Но нелегкая принесла Капу-Белиху. Ей бы не задержать его, да крикнула так, сразу:

— Семен Родимович себе ногу рубит, но тебе-то что! Ты беги, беги домой!

Он, само собой, остановился:

— Чего ты околесицу несешь, Капа?

Она не сразу собралась с мыслями, она, беззаботная хохотушка, поплакала вначале, уткнувшись в отвороты его шинели, а уж потом и начала:

— Нет, Федя, не околесица это. Мой Семен Родимович мается по ночам, все ногу себе рубит или топор точит. К чему бы это? Ты не смотри на меня так, ты слушай дальше. Какая-то дыра в душе у Семена Родимовича, затыкает, затыкает ее, а никак не заткнет. Что мне делать-то, Федя?..

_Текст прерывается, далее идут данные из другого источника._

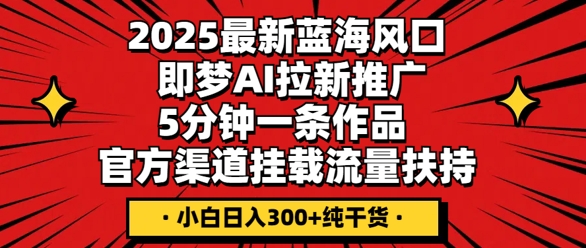 2025最新蓝海风口,即梦AI拉新推广,5分钟一条作品,官方渠道挂载,流量扶持,小白日入3张+纯干货-创梦DreamCreation终点站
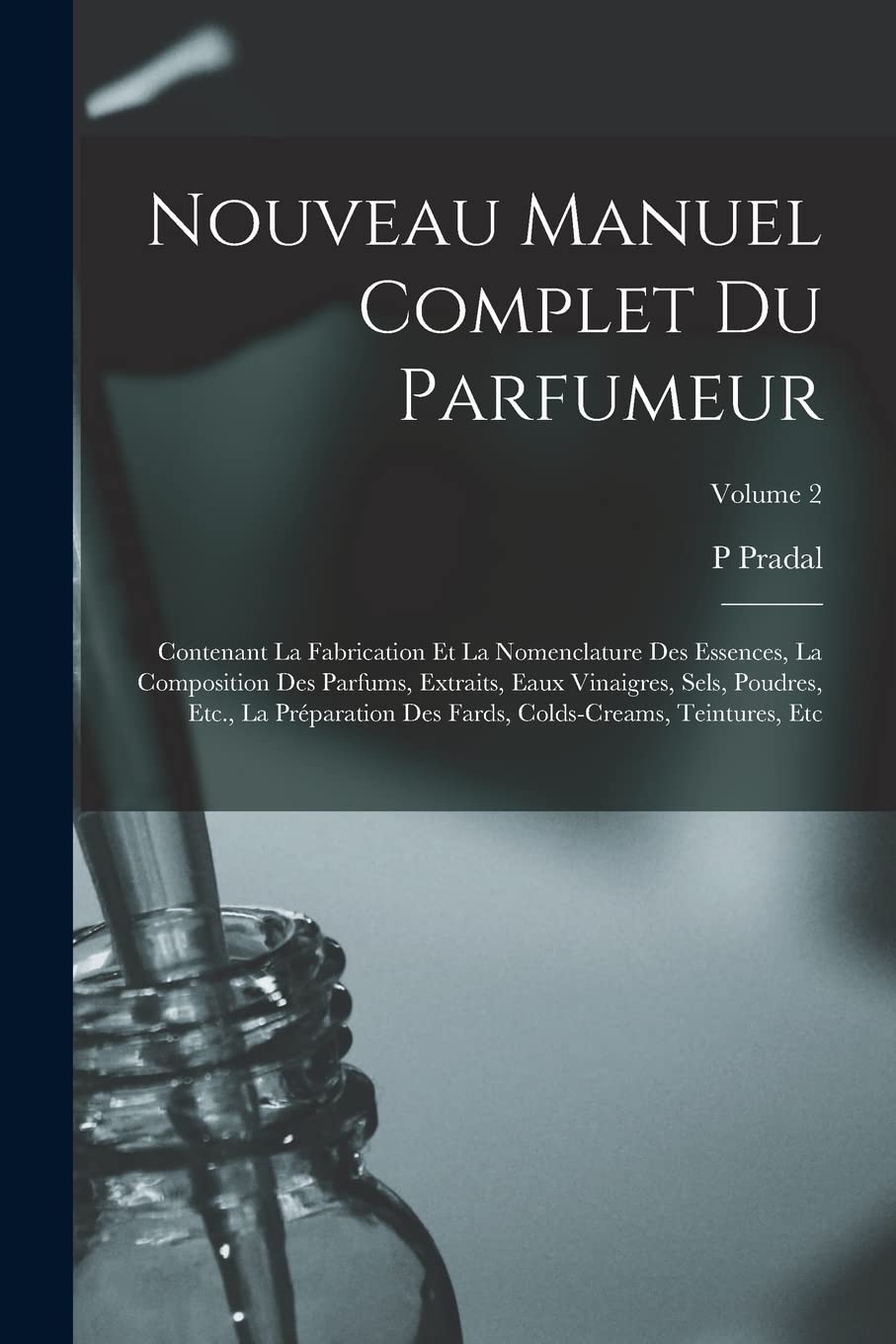 Nouveau Manuel Complet Du Parfumeur: Contenant La Fabrication Et La Nomenclature Des Essences, La Composition Des Parfums, Extraits, Eaux Vinaigres, ... Fards, Colds-Creams, Teintures, Etc; Volume 2 Medicine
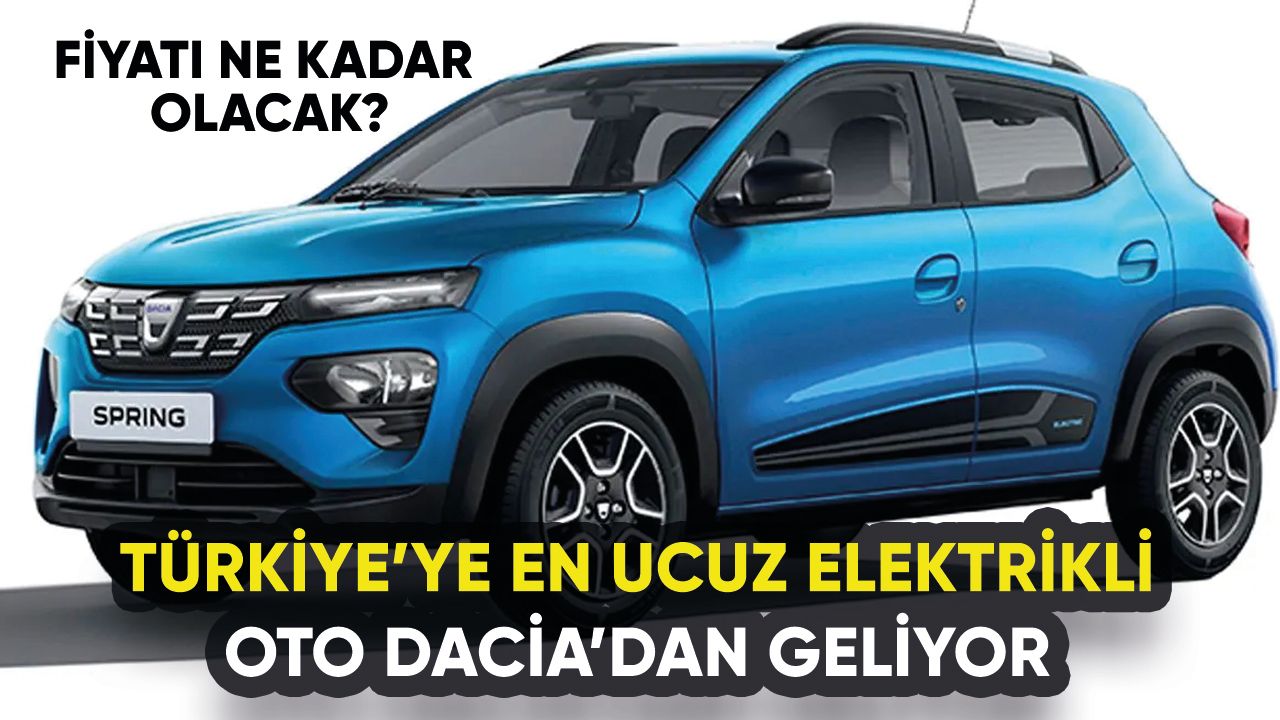 Dacia'dan Türkiye'ye elektrikli otomobil: En ucuzu Dacia Spring olacak!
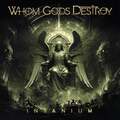 Whom Gods Destroy - Insanium (Inside Out, 2024)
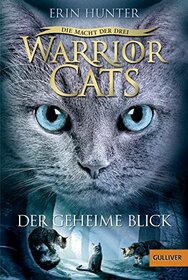 Warrior Cats Staffel 3/01 - Die Macht der Drei. Der geheime Blick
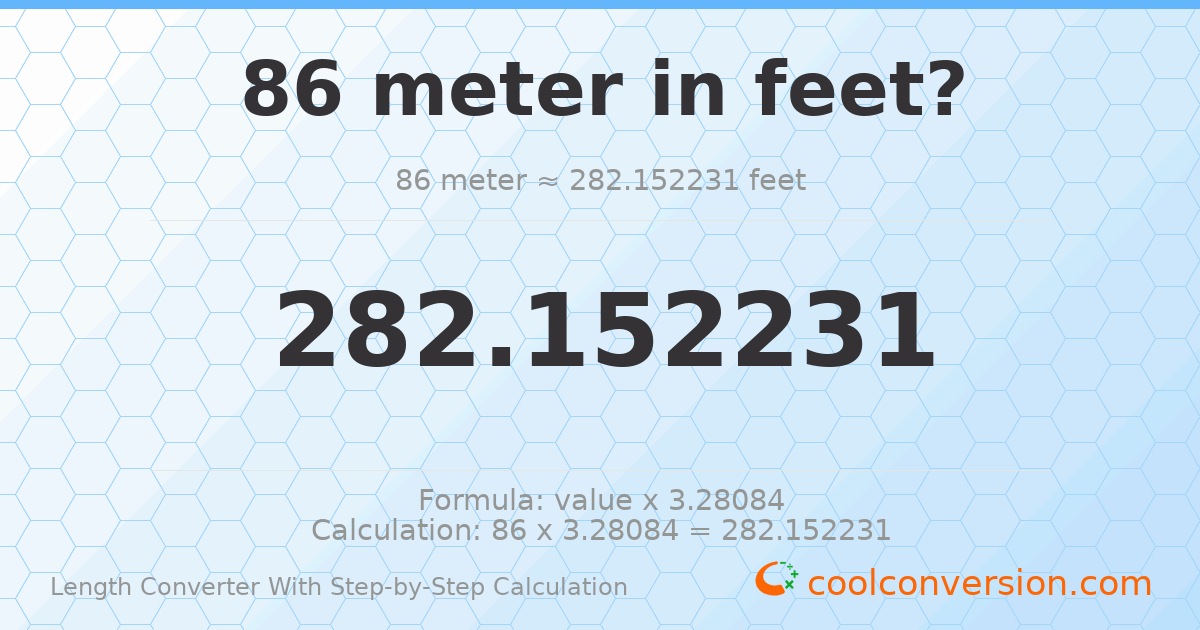 86 meters = 282.152 feet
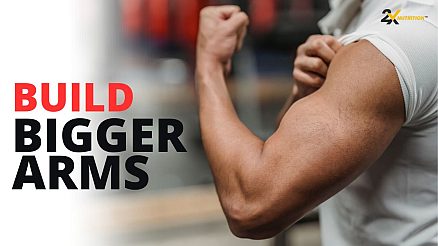 Best Workout To Build Bigger Arms - 2X Nutrition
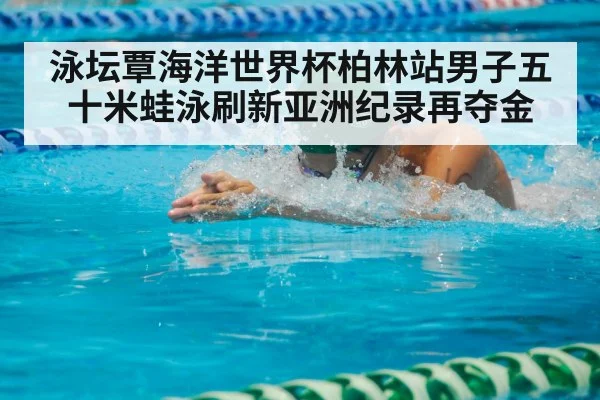 泳坛覃海洋世界杯柏林站男子五十米蛙泳刷新亚洲纪录再夺金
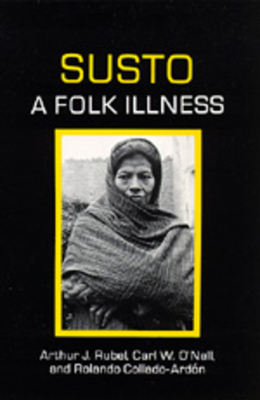 Susto, a Folk Illness by Rolando Collado-Ardon, Carl W. O'Nell, Arthur J. Rubel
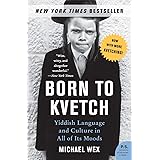 Born to Kvetch: Yiddish Language and Culture in All of Its Moods (P.S.)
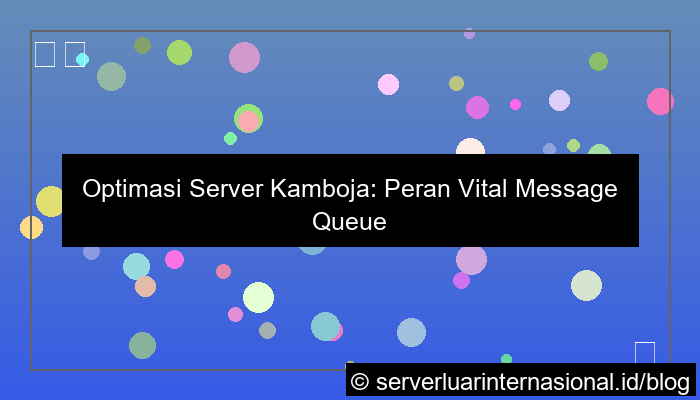 server kamboja message queue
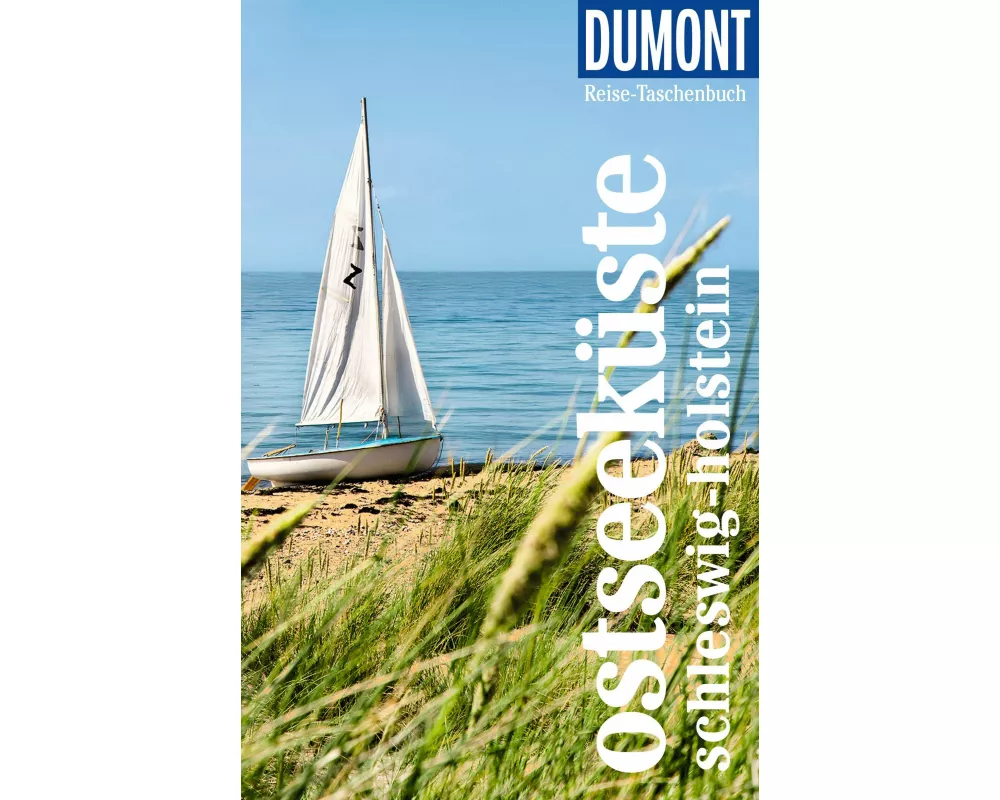 DUMONT Reise-Taschenbuch Reiseführer Ostseeküste Schleswig-Holstein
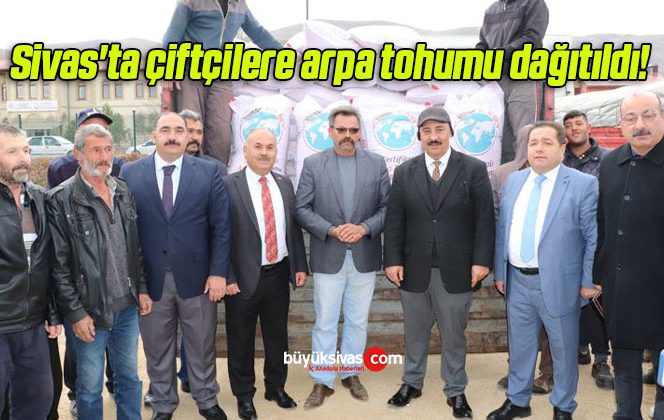 Sivas’ta çiftçilere arpa tohumu dağıtıldı!
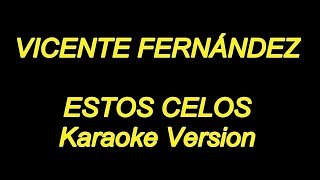 Vicente Fernandez  Estos Celos Karaoke Lyrics NUEVO [upl. by Anomas31]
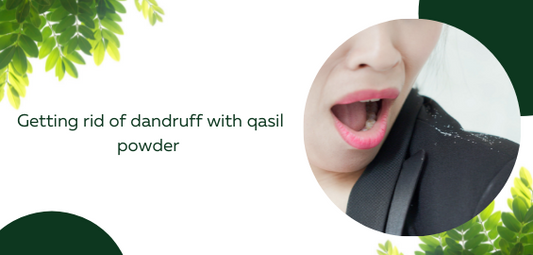 Getting rid of dandruff with qasil powder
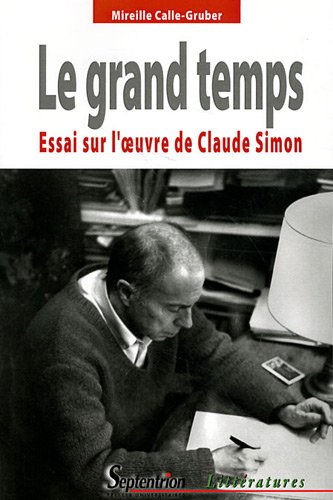 Le grand temps : Essai sur l&rsquo;oeuvre de Claude Simon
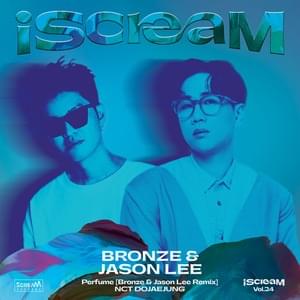 Perfume (Bronze & Jason Lee Remix) - NCT DOJAEJUNG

Ничего ей не мог ответить Федор, сбитый с толку такими страшными россказнями. А она требовала ответа, она тряслась у его плеча в холодном мелком ознобе…

4

Капе-Белихе не было причин жаловаться на свое житье-бытье. Все, что могла ей дать жизнь, давала, а на большее кто посягнет? Не посягала, не зарилась. Просто ей доставалось всегда побольше других, привыкла к сытой жизни. Мужик ее берег и красоту ее белую любил, холил. Была она, как все знали да забыли, из последних, непостриженных монашек-белиц лесного забережного монастыря; там и вековать бы на сытых пирогах, да углядел ее отчаянный парень — Пашка Лесьев. Тут хошь не хошь, а прибавка выходила в честном монастыре, пример для праведниц такой нехороший, что игуменьша, сестра еще не старая, вздохнула с тайной радостью, когда Пашка умыкнул Капу, уже непомерно тяжелую, — на руках вытащил в ворота и на санках умчал в Избишино, где и оженился. Да, видно, помял бока по дороге, скинула Капа, уже перед войной, а нового ничего Пашка Лесьев завести не успел, пошел Ленинград защищать — да там и запропал. Капа поначалу поминала его, жалела, но жизнь ей, в отличие от других бедолаг, то и дело подсовывала хоть малую усладу — не оставалось у Капы времени для долгой жалости. То поплачет, то посмеется, то посмеется, то поплачет, и опять живет, не худеет. Пашка Лесьев, муж ее законный, вспоминался больше, когда одна-одинешенька оставалась, но вот уже второй год с ней Семен Родимович, мужик нестарый и ласковый, — чего звать прошлого, забытого беса? Она любила когда-то Пашку Лесьева, отчаянную головушку, потом и еще, может, кой-кого любым хоть на краткий миг называла, а теперь вот все свое любвеобильное сердце отдала Семену Родимовичу. Жили они душа в душу. Иначе его и не называла, только так: Семен Родимович. Он принимал это как должное, свыкся. Мужики, особенно нестарые, теперь на вес золота были. И хоть он в карманы себе ничего не греб, но видела Капа, с ней ласков до поры до времени. И она это время не упускала, брала свое законное. Счастье ей подвалило такое, что дура только выпустила бы из рук. А руки у нее были белые, ласковые. Ими и поворачивала голову Семена Родимовича в свою сторону, если он начинал по забывчивости косить глазами. Так и шла у них, тихо и счастливо, семейная невенчанная жизнь. Не до попов было, а загсы далеко, в Мяксе, да и чернила там, поди, давно высохли. Кому теперь жениться?